Jenkins-Of-Ewelme Web Site


This page will attempt to describe the range of telescopes available at the Ewelme Observatory.  The idea is to impart some basic concepts and experiences in trying to improve an ability to observe and record some of the wonders of the Universe.

This ingeniously simple design has enabled amateur astronomers to own a relatively large reflecting telescope at a lower cost than one attached to a more complex and guided mount. The fact that a large parabolic mirror can be mounted on such a simple mounting, has attracted the nick name of this type as a 'light bucket', since the whole idea of active astronomy is to capture as much light is possible.

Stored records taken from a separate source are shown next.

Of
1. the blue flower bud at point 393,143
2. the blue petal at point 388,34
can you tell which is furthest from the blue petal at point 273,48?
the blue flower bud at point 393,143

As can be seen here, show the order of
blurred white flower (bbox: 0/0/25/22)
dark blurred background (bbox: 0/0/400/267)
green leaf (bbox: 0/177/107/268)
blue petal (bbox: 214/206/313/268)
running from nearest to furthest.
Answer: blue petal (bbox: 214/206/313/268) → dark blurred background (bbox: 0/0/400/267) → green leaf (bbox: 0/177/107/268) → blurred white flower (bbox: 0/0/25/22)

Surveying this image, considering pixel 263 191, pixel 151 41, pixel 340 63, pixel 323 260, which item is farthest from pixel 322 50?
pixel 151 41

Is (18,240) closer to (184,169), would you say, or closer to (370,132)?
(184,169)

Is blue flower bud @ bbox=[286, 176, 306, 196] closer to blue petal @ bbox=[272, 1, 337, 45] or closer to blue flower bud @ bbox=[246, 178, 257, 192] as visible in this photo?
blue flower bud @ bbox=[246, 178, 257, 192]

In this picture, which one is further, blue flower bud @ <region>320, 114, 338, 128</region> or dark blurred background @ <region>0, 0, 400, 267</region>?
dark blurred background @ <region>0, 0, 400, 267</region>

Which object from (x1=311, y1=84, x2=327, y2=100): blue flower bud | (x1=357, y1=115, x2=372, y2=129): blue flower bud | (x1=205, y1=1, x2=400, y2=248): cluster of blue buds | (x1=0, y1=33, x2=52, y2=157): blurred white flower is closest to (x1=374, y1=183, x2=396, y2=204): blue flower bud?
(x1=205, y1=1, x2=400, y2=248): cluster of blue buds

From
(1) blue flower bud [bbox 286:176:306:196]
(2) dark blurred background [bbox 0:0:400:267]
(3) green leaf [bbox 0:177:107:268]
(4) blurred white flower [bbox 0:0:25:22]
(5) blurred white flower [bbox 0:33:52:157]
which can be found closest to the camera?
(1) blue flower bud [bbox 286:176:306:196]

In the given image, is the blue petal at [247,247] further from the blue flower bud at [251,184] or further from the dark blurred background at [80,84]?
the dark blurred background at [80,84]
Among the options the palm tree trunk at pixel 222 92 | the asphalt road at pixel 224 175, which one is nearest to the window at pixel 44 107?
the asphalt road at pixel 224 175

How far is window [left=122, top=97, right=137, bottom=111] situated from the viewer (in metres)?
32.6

Dobsonian telescopes invariably incorporate Newtonian reflecting telescope tubes (OTAs or Optical Tube assemblies).

This one was originally purchased from Ebay at half the price of a new one. It was too heavy and wieldy to carry in and out of the house, so I replaced all the 'formica' covered chipboard frame parts with my own automotive painted, marine ply design, so that it could be left outside all year. The 10" telescope tube was also treated to a change from Hammerite grey to motor vehicle standard waxed white paint. As many plated screws as possible were replaced with stainless steel ones.

To make viewing more comfortable, a rigid plinth was built using layers of standard paving slabs and decking joists. A small stall provides the ability to observe stars overhead (zenith)   

A Dobsonian has an ALT/AZ  mount, meaning that you push/pull it in either the altitude (up/down) or azimuth (side to side)  to observe a celestial object. This is not as easy as it sounds, and a 'finderscope is provided to get the object roughly in the right place, before doing final adjustments while looking through the eyepiece. The rack and pinion focuser provided the ability to fine tune the focus. Eyepieces are changed to suit the object under observation.

The simplicity of the design is shown here, where the altitude 'bearing' consists merely of a plastic wheel which sits on a pair of PTFE (Teflon) pads. A pair of heavy springs ensures the contact is maintained.